Les yvils finirent par relâcher leur prise en maugréant, ce qui permet à Gaïla de se réfugier au pied de son lit, tremblante.

— Jt'e préviens, siffla l’yvil gringalet, t'as pas à nous donner d'ordre, d'accord ?

— On peut pas commencer à faire n'importe quoi, dit Layn d'un ton brusque. Et on doit réfléchir, sinon on sera mort très vite, et je fais pas ça pour mourir très vite. Et toi, Julil, tu veux mourir très vite ?

L'yvil secoua la tête en jurant tout bas.

Layn souleva les bords de sa robe… et l'ôta, purement et simplement. Les autres présents n'en tinrent pas compte, mais Gaïla s’en décrocha la mâchoire. Son yvile se tenait en plein milieu de sa chambre, entièrement nue à l'exception de la ferraille qui cintrait ses hanches et recouvrait son entre-cuisse.

— Que croyez-vous faire ? explosa Gaïla.

Layn posa sur elle un regard surpris, comme si elle découvrait sa présence, et les autres yvils l'ignorèrent tout bonnement, préférant fouiller son armoire, ses malles, et ses tiroirs.

— Quelqu'un… quelqu'un va vite venir ici pour s'occuper de votre cas, menaça-t-elle. Si l'on s'aperçoit que je manque à mes devoirs sociétaux…

— Non, répondit calmement Layn.

Elle approcha un petit objet brillant de sa ceinture de fer ; un cliquetis plus tard, celle-ci retombait lourdement au sol. Layn inspira intensément, comme si elle s'apprêtait à pleurer. Puis ses lèvres s'étirèrent en un sourire de pure joie.

Elle lança la petite clef à l'yvil gringalet, qui s'empressa lui aussi d'ôter sa robe.

Par le Léviathan… gémit intérieurement Gaïla.
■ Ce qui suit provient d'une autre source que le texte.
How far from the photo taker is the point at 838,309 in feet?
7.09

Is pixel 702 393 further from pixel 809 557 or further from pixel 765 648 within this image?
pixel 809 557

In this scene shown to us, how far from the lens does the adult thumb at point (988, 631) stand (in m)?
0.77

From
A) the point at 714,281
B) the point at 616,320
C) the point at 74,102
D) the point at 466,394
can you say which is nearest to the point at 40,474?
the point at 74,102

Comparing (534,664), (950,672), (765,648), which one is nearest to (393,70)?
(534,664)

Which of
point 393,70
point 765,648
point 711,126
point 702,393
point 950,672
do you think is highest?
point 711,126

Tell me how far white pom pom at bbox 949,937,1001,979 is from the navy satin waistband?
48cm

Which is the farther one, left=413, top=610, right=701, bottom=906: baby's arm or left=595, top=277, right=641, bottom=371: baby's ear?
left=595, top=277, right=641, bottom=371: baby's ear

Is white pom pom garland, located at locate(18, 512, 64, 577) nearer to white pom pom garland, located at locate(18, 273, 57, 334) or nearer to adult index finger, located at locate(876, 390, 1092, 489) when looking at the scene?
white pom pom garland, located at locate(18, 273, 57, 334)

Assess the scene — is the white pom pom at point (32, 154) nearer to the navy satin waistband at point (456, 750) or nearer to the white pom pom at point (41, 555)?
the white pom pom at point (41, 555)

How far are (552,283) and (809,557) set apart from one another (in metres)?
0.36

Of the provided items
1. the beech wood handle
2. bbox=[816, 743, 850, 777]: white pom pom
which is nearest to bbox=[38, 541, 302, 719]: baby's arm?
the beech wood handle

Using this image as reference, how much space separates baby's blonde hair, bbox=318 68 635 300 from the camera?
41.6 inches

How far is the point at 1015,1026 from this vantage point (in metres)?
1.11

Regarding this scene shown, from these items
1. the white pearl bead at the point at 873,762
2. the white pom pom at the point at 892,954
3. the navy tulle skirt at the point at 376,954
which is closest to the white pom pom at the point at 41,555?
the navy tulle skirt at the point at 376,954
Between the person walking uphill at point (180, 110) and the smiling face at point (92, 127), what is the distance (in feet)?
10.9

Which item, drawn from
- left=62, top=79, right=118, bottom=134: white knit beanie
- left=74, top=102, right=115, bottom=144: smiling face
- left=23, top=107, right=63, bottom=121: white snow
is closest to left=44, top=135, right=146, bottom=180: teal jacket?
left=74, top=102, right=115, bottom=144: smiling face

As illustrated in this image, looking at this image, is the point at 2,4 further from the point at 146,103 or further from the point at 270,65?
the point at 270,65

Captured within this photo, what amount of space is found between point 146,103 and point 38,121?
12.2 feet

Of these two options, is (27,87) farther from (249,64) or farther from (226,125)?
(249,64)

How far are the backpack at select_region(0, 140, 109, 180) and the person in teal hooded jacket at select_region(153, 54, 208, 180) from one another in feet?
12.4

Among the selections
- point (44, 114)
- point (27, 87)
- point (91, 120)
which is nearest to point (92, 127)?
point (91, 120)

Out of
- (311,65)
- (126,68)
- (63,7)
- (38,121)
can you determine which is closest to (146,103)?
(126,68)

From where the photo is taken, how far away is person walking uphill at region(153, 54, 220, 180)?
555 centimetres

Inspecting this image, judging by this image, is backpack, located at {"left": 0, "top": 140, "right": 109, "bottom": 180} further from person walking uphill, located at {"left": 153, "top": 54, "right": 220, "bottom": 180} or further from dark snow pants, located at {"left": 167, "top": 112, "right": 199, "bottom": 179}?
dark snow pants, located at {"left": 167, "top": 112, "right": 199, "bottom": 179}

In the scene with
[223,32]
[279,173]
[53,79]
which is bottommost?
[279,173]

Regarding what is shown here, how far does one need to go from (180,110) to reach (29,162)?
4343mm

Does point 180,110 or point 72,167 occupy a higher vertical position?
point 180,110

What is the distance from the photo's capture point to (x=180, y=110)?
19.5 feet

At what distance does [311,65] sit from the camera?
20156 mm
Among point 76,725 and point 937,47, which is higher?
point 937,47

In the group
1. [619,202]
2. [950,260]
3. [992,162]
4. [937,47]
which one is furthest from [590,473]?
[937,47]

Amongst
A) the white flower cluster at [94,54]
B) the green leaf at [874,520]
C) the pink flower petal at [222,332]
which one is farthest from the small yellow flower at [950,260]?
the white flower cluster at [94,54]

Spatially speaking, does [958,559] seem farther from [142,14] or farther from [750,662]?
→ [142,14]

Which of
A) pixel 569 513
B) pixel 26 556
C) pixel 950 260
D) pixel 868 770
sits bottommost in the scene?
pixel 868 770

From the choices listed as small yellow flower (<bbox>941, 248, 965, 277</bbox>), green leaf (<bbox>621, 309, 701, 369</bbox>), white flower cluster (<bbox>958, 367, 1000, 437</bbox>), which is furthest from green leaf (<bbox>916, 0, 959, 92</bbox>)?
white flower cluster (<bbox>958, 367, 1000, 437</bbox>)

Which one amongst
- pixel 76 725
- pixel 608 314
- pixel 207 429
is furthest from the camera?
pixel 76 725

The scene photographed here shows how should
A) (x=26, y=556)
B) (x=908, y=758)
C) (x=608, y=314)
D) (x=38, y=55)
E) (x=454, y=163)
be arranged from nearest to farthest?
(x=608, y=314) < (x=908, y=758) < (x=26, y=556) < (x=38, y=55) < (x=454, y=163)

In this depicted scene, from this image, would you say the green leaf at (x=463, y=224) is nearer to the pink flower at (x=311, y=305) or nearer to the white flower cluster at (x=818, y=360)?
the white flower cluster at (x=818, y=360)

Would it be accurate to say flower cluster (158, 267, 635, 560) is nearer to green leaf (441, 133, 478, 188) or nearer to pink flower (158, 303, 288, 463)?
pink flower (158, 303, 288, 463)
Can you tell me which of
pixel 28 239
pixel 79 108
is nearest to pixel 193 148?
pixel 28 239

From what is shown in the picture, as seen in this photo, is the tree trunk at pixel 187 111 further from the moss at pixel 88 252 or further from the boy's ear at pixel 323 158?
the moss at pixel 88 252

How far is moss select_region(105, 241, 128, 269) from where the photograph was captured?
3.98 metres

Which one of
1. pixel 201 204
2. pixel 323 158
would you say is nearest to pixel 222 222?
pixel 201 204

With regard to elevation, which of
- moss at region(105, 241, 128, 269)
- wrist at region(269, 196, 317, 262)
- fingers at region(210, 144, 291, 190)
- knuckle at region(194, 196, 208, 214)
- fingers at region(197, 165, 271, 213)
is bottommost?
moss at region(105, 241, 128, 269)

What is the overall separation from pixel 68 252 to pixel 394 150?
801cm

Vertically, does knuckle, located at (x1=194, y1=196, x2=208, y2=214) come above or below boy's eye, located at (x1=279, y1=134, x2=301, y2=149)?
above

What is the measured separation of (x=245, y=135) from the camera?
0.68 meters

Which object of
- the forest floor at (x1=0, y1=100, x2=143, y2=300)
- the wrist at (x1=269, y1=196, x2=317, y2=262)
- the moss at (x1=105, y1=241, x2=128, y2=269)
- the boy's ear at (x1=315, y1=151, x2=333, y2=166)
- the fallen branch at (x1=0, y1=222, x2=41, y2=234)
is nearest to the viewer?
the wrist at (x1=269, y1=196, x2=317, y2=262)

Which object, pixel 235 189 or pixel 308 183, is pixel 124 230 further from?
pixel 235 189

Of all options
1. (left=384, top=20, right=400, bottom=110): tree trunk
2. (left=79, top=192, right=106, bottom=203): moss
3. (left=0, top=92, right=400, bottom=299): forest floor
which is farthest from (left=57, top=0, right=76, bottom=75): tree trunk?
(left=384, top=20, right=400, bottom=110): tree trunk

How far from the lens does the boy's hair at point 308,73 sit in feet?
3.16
— Les veuves sont exclues de toutes les fêtes, c'est ça ? Vous serez plus invitée. Alors vos devoirs sociétaux, je crois que ça posera pas problème.

Layn décrocha un peignoir en satin de son portant, qu’elle enfila avec ravissement.

— Quelqu'un… quelqu'un viendra me voir bientôt, continua Gaïla.

— Mmm… pour apporter les courses, oui, j'ai entendu. Je me ferais un plaisir de les récupérer pour vous, Lana.

— Alors… alors je…

Gaïla déglutit.

— Qu'allez-vous faire ? sanglota-t-elle alors que les yvils poursuivaient le pillage minutieux de sa chambre.

— Pas grand-chose, pour le moment, dit Layn en s'y mettant elle aussi. Mais je crois qu’Olga a raison : on va s'amuser.